Выпили, как водится, на дорожку еще, зажевали голубятиной с молодыми оливками и направились в залу, где царило прекрасное. В самом деле, прекрасен, преисполнен величия благородный менуэт, но и мудрен же, ох как мудрен. То присядь хитро, то поклонись до земли, то руки поменяй, да ведь не просто так, а все с бережением, иначе лбом кого боднешь, в спину шарахнешь дерзко или вообще, Господи спаси, в ногах запутаешься и грохнешься наземь. Ужас, чего напридумывали французы там у себя в Париже. Однако и наши-то, русские, ничего, не пальцем деланные и не лыком шитые, - танцевали изрядно, с достоинством, лихо выписывали фигуры да выделывали па. Кавалеры выступали сановито, дамы приседали в лучшем виде. Вот это пляска так пляска, одно слово - балет.
Однако же не все галантнейшее общество пребывало в объятьях Терпсихоры, в основном работала ногами молодежь. Люди-то основательные, годами зрелые размещались большей частью вдоль стен, где были устроены столы для "шуршания листвой"375 и места имелись для приятного общения и праздного отдохновения. Играли, само собой, в чепуховину изряднейшую - так, в ламбер, в кадрилию, в пикет да в контру376, - не для выигрыша, конечно, единственно для времяпрепровождения, следили за танцующими, судачили, мыли кости, угощались мороженым, усиленно потели, вспоминали молодость. Да, были времена... А теперь мгновения...
"Марлезонский балет, блин, - Буров с интересом огляделся, сам встал в шестую позицию, усмехнулся про себя, - это тебе не "заливши фары, танцуют пары"...377
Ну, и где ее величество?"
- Зубова с Шешковским он, хвала Аллаху, тоже пока что не замечал.
- Вот она, матушка, в зеленом молдаване378, с кавалером в белых штанах, - тихо, не прекращая улыбаться, произнес Чесменский, и голос его задрожал от ярости. - Это князь Барятинский, мать его. Чистоплюй хренов. Отвертелся тогда, гад, когда мы Петрушку-то того. Теперь вот с Като за одним столом сидит...379
А менуэтец между тем подошел к концу - дамы сделали книксен в последний раз, кавалеры поклонились в знак прощания, и музыка смолкла. Стали ясно различимы голоса, смех, позванивание хрусталя, постукивание ложечек о креманки с мороженым. Терпсихора на время взяла тайм-аут. А вот танцорка в молдаване и не подумала отдыхать - сопровождаемая Барятинским, она отведала смородинного джема, разведенного в вареной воде380, промокнула платочком губы и с достоинством, величественной походкой, неспешно подалась в народ. Останавливалась, заговаривала и, кивнув, провожаемая поклонами, шествовала себе дальше. Сразу чувствовалось, что она здесь хозяйка. И не только здесь... Так, в атмосфере почтительности и подобострастия, она доплыла до Алехана, встала на мертвый якорь и дружелюбно улыбнулась:
- А, вот вы где, граф. И вижу, не один. Никак это тот самый...

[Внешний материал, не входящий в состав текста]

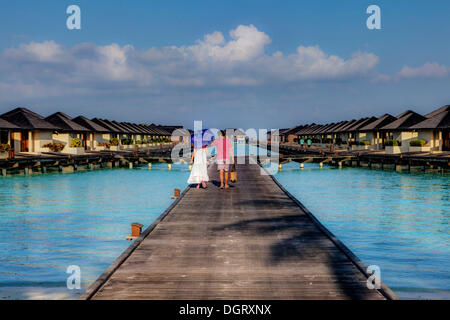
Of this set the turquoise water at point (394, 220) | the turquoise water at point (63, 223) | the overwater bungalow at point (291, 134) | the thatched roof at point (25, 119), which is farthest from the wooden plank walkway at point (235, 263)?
the overwater bungalow at point (291, 134)

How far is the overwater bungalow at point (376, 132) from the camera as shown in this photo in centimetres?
4733

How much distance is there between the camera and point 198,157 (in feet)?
51.9

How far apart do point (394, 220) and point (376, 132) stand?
1475 inches

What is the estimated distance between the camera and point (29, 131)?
3812 centimetres

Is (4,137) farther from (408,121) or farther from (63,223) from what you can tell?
(408,121)

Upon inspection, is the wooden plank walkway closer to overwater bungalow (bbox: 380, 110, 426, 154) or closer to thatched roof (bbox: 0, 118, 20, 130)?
thatched roof (bbox: 0, 118, 20, 130)

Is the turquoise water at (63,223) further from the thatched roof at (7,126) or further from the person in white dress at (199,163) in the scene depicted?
the thatched roof at (7,126)

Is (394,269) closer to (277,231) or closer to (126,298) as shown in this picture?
(277,231)

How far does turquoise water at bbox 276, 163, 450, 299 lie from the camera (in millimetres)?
9562

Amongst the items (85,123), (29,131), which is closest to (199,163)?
(29,131)

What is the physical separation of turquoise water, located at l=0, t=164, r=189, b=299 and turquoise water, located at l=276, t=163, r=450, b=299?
281 inches

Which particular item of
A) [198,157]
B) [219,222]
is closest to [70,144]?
→ [198,157]

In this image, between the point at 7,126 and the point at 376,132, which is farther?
the point at 376,132

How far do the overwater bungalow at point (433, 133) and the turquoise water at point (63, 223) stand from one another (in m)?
21.7
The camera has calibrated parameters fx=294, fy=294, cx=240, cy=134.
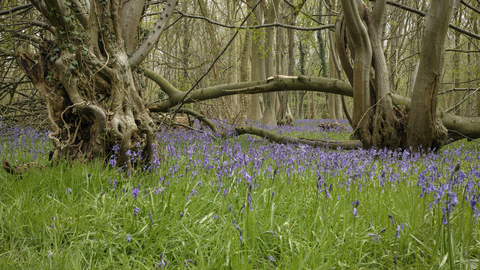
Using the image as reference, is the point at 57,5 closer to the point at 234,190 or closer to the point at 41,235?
the point at 41,235

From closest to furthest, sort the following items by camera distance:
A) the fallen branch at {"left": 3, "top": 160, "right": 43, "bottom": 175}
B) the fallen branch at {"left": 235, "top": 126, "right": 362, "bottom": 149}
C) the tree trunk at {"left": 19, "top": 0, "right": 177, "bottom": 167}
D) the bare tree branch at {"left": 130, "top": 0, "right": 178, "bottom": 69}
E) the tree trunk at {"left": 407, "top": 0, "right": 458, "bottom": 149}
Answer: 1. the fallen branch at {"left": 3, "top": 160, "right": 43, "bottom": 175}
2. the tree trunk at {"left": 19, "top": 0, "right": 177, "bottom": 167}
3. the bare tree branch at {"left": 130, "top": 0, "right": 178, "bottom": 69}
4. the tree trunk at {"left": 407, "top": 0, "right": 458, "bottom": 149}
5. the fallen branch at {"left": 235, "top": 126, "right": 362, "bottom": 149}

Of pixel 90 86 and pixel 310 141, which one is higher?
pixel 90 86

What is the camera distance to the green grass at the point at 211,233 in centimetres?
181

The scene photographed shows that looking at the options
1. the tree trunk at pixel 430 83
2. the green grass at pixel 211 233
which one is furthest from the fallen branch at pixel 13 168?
the tree trunk at pixel 430 83

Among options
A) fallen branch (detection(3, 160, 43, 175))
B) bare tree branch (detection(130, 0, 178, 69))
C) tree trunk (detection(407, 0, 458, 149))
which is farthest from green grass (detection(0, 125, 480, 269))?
tree trunk (detection(407, 0, 458, 149))

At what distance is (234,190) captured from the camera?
2.96 metres

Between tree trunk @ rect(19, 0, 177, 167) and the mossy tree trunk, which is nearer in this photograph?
tree trunk @ rect(19, 0, 177, 167)

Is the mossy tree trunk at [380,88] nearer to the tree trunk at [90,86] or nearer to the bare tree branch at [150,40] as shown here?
the bare tree branch at [150,40]

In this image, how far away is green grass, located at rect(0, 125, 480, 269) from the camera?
181cm

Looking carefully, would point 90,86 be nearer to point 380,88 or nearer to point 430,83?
point 380,88

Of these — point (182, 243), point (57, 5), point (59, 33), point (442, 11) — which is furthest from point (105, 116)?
point (442, 11)

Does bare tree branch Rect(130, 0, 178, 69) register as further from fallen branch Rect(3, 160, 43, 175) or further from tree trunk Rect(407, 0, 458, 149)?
tree trunk Rect(407, 0, 458, 149)

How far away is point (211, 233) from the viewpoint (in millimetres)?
2262

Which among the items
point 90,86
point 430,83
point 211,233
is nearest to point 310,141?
point 430,83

- Князь Буров. Буров-Задунайский. - Буров напористо кивнул, мощно притопнул каблуками и, улыбнувшись очень по-мужски, схватил инициативу в свои руки. - Безмерно счастлив, ваше величество, видеть вас во всем сиянии красоты, обаяния и несравненного шарма. Видел сие лишь единожды, и то в эротическом сне. Позвольте ручку. - И, не дожидаясь разрешения, грохнулся на колено и припал к холеной, пахнущей духами длани - правой. Знал, что левую, отдающую табаком, императрица не позволяет целовать никому381. А еще Буров, и не хуже Чесменского, знал женщин. Обращайся с императрицей словно с потаскухой, и успех тебе обеспечен. Главное - обратить на себя внимание, выделиться из общей массы, показать полное пренебрежение этикетом и условностями. Да насрать на них, если женщина нравится. Правда, вот в плане последнего Буров был не уверен. Очень даже. Ничего уж такого примечательного в самодержице государыне российской не было. Так, в годах, мелкого росточка, со взглядом искушенной, много чего повидавшей женщины. Говорит негромко, нараспев, держится жеманно, нарочито вежливо. Словно майорша Недоносова из Первого отдела управления кадров ГРУ. Такая же лиса с повадками вальяжной, готовой выпустить в любой момент когти кошки. Мелковата будет для смилодона, не та порода.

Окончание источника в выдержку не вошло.